# [TEXT FOR ANALYSIS]
McDonald’s performance is nothing short of brilliant. It is a masterful, aching study of the unraveling of a performer. Though the play itself does Holiday no favors by slicing open the corpse of her tragic life, it is astonishing to watch Audra McDonald transform into the doomed Holiday. Much has been made of McDonald’s ability to imitate, like a lyrebird, Holiday’s one-of-a-kind pinched and pained voice. But it’s also worth highlighting McDonald’s physical performance. Her entire form– hunched, halting, and unbalanced– highlights a battered, wounded body that has battled demons internally and externally. Her heavy, beleaguered movements are from emotional and physical war wounds that have never healed.

# [SUPPLIED INFORMATION]
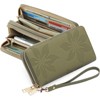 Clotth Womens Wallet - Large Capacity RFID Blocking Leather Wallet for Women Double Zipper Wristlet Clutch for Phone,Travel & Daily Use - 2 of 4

---

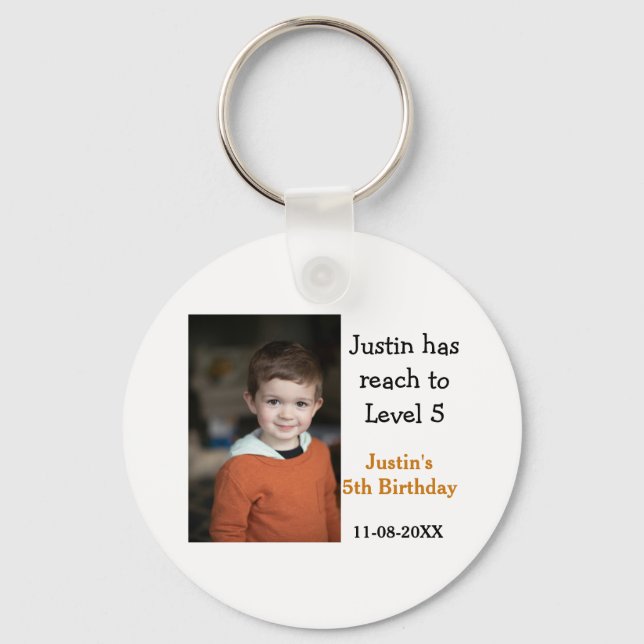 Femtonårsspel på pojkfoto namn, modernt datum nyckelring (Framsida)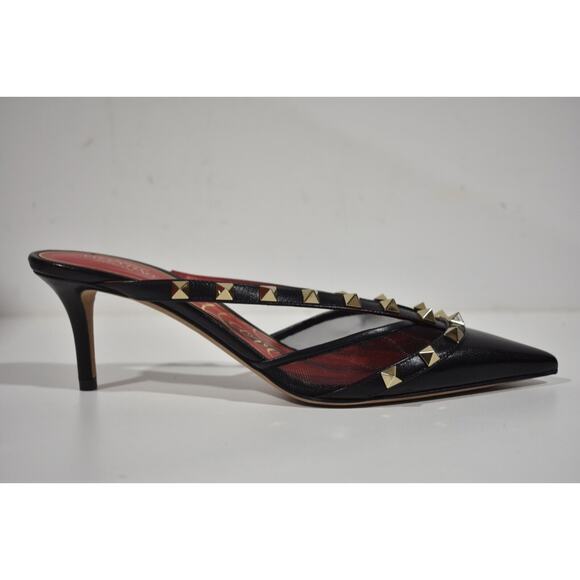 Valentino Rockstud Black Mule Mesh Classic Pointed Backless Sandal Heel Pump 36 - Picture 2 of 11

# [WHAT THIS EXERCISE ASKS]
A: Answer each question using the review of Audra McDonald's performance as Holiday.
(i) To what bird does the review compare McDonald's vocal imitation?
(ii) What three words does the review use to describe McDonald's entire form?
(iii) According to the review, what does the play do that does Holiday no favors?
B: In one to three sentences, explain why the review of Audra McDonald's performance says her movements are heavy and beleaguered.
C: Carry the review of Audra McDonald's performance as Holiday forward from its last sentence.

# [ACTIVITY ANSWERS]
A:
(i) A lyrebird.
(ii) Hunched, halting, and unbalanced.
(iii) It slices open the corpse of her tragic life.

B: Her movements are heavy and beleaguered because they come from emotional and physical war wounds that have never healed. Her form shows a battered, wounded body that has fought demons both inside and outside.

C:
The highlight of the performance is McDonald’s haunting rendition of “Strange Fruit,” Holiday’s protest song about lynchings in America. As McDonald wails the lyrics, we see the depths to which she feels her character’s fury and ache– where does McDonald end and Holiday begin? They have morphed into one, and McDonald feels Holiday, just as Holiday always felt the music. Tears seep out of McDonald, just as humanity, pain, and feeling seeped out of Billie Holiday with every note she sang.
McDonald’s shattering performance gives voice to Billie Holiday once again. That beautiful, broken, and soulful voice is all we have left of a great American artist. It is not enough, and could never be enough. But, somehow, it is everything.